* START Extracted entries *
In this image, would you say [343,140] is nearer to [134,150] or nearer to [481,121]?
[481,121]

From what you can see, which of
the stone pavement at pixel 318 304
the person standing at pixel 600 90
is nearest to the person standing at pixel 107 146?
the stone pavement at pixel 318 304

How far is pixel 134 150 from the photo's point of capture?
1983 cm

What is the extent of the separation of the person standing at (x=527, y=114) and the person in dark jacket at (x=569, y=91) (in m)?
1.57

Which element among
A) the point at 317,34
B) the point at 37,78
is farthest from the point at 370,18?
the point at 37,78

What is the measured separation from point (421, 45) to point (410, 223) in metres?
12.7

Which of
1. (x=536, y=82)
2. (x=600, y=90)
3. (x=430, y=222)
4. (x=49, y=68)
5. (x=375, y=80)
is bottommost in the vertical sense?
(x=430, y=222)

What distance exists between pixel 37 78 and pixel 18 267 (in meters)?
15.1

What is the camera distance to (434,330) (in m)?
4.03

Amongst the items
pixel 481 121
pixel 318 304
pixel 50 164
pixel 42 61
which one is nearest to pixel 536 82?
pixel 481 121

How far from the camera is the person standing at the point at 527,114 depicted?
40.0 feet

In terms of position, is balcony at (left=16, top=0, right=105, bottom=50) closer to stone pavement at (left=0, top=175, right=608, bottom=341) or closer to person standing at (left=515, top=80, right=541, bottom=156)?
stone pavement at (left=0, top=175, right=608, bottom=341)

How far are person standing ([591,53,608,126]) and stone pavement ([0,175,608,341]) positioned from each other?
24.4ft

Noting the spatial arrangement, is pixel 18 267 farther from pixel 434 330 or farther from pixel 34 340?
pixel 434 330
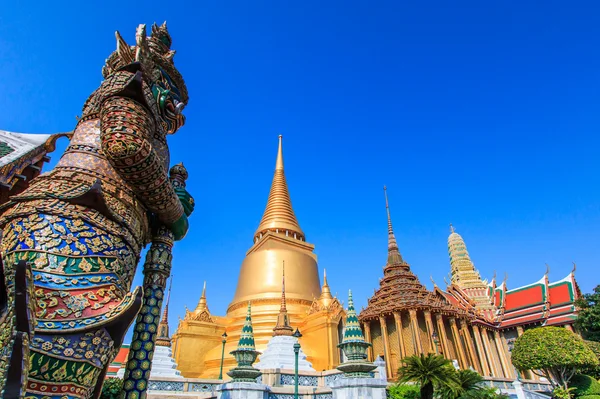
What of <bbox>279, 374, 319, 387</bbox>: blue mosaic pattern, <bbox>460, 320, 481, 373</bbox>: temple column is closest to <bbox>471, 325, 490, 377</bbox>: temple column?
<bbox>460, 320, 481, 373</bbox>: temple column

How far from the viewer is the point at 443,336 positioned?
24766 millimetres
* END Extracted entries *
Change every occurrence of "person standing" in the material to "pedestrian", keep all else unchanged, and leave the pictures out of your answer.

In this image, would you say [343,140] is nearer to [134,150] or nearer to [481,121]?
[481,121]

From what you can see, which of
the stone pavement at pixel 318 304
the pedestrian at pixel 600 90
is nearest to the pedestrian at pixel 107 146?
the stone pavement at pixel 318 304

How far is pixel 134 150 from the photo's point of capture?
1983 cm

What is the extent of the separation of the pedestrian at (x=527, y=114) and the person in dark jacket at (x=569, y=91) (in m)?
1.57

Which element among
A) the point at 317,34
B) the point at 37,78
is farthest from the point at 370,18?
the point at 37,78

What is the measured separation from point (421, 45) to point (410, 223) in metres?
12.7

Which of
1. (x=536, y=82)
2. (x=600, y=90)
3. (x=430, y=222)
4. (x=49, y=68)
5. (x=375, y=80)
is bottommost in the vertical sense?
(x=430, y=222)

What distance exists between pixel 37 78 and pixel 18 267 (in meters)?
15.1

What is the camera distance to (434,330) (in m)?
4.03

Amongst the items
pixel 481 121
pixel 318 304
pixel 50 164
pixel 42 61
which one is nearest to pixel 536 82?
pixel 481 121

How far from the camera is the pedestrian at the point at 527,114 depicted?
40.0 feet

In terms of position, is balcony at (left=16, top=0, right=105, bottom=50) closer to stone pavement at (left=0, top=175, right=608, bottom=341) or closer to pedestrian at (left=515, top=80, right=541, bottom=156)?
stone pavement at (left=0, top=175, right=608, bottom=341)

How far are pedestrian ([591,53,608,126]) and stone pavement ([0,175,608,341]) positioned from each other?
24.4ft

Noting the spatial arrangement, is pixel 18 267 farther from pixel 434 330 or farther from pixel 34 340?
pixel 434 330
What of <bbox>279, 374, 319, 387</bbox>: blue mosaic pattern, <bbox>460, 320, 481, 373</bbox>: temple column is closest to <bbox>471, 325, 490, 377</bbox>: temple column?
<bbox>460, 320, 481, 373</bbox>: temple column

How far from the viewer is the point at 443,336 positioned?
24766 millimetres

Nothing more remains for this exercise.